#### Aim of the exercise:
Every line from the one containing "Best Things to" to the end of the records below must be copied exactly, and no pictures may be included.

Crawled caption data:
<<<<

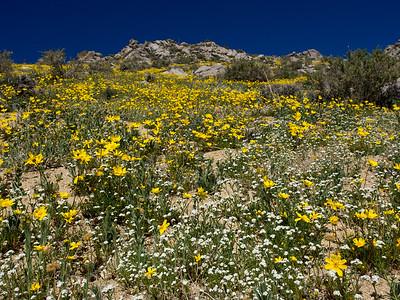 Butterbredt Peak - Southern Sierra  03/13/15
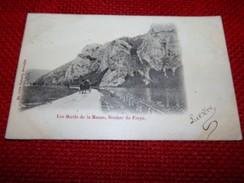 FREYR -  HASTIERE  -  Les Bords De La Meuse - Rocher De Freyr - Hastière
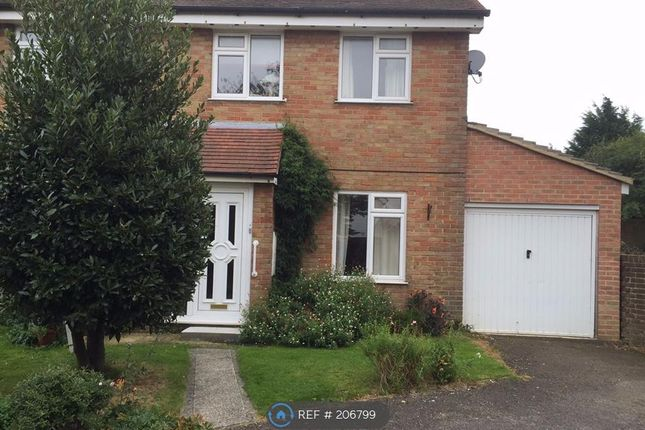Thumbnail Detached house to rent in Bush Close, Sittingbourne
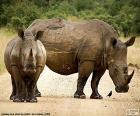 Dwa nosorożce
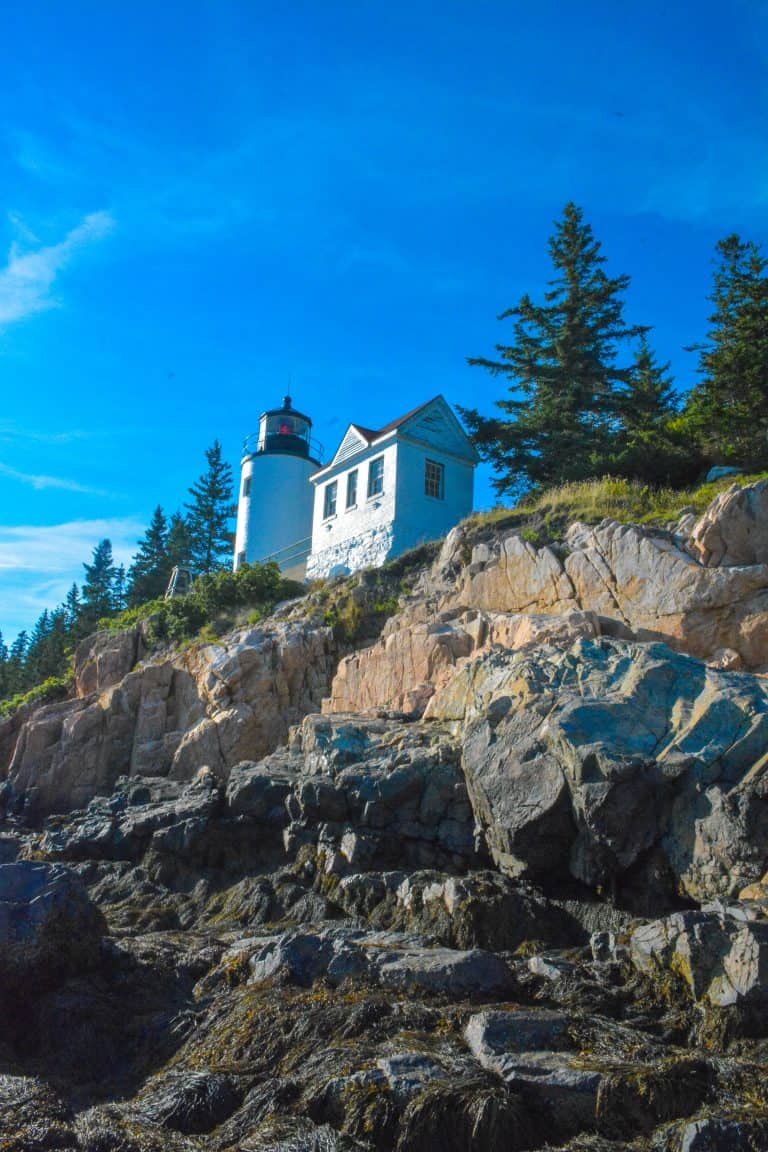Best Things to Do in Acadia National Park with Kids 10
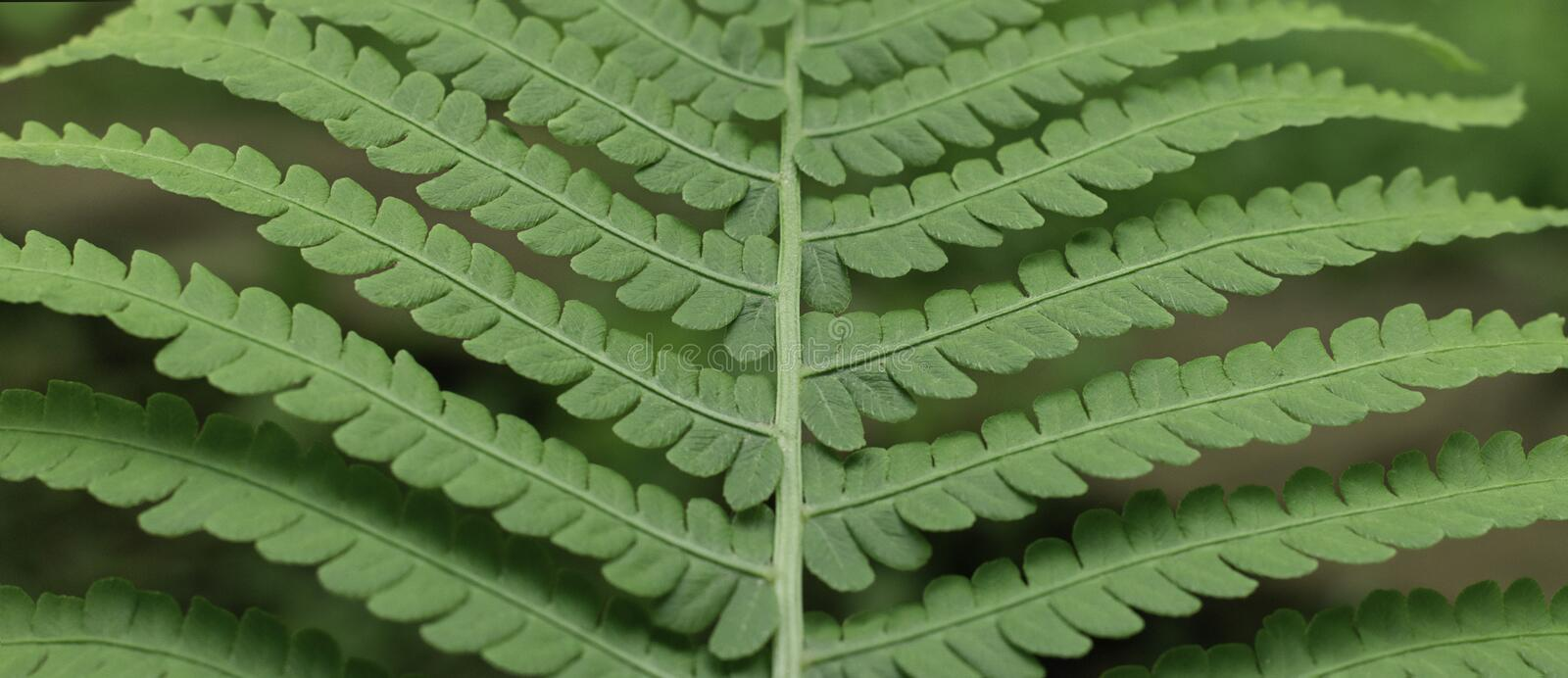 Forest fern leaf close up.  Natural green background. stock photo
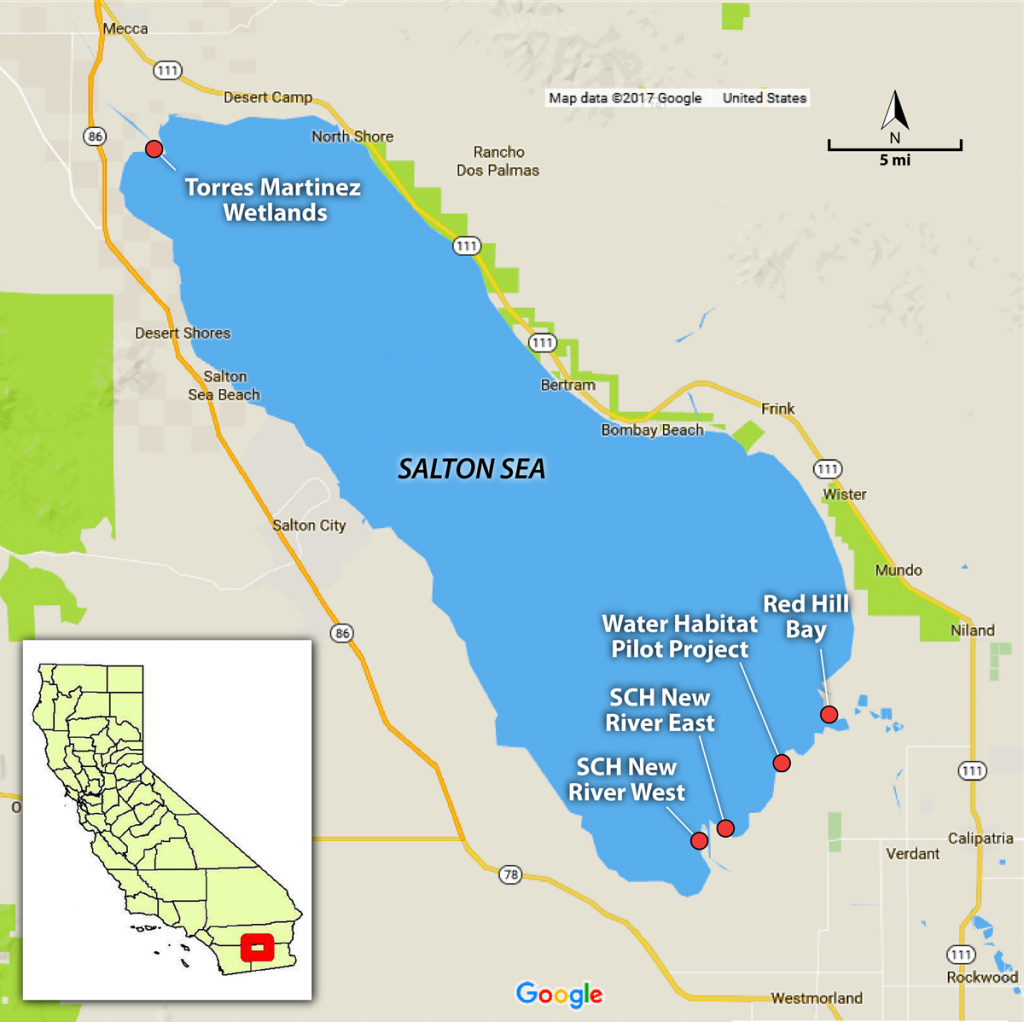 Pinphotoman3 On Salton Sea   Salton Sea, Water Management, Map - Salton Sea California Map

>>>>

#### Written answer:
Best Things to Do in Acadia National Park with Kids 10
 Forest fern leaf close up.  Natural green background. stock photo
 Pinphotoman3 On Salton Sea   Salton Sea, Water Management, Map - Salton Sea California Map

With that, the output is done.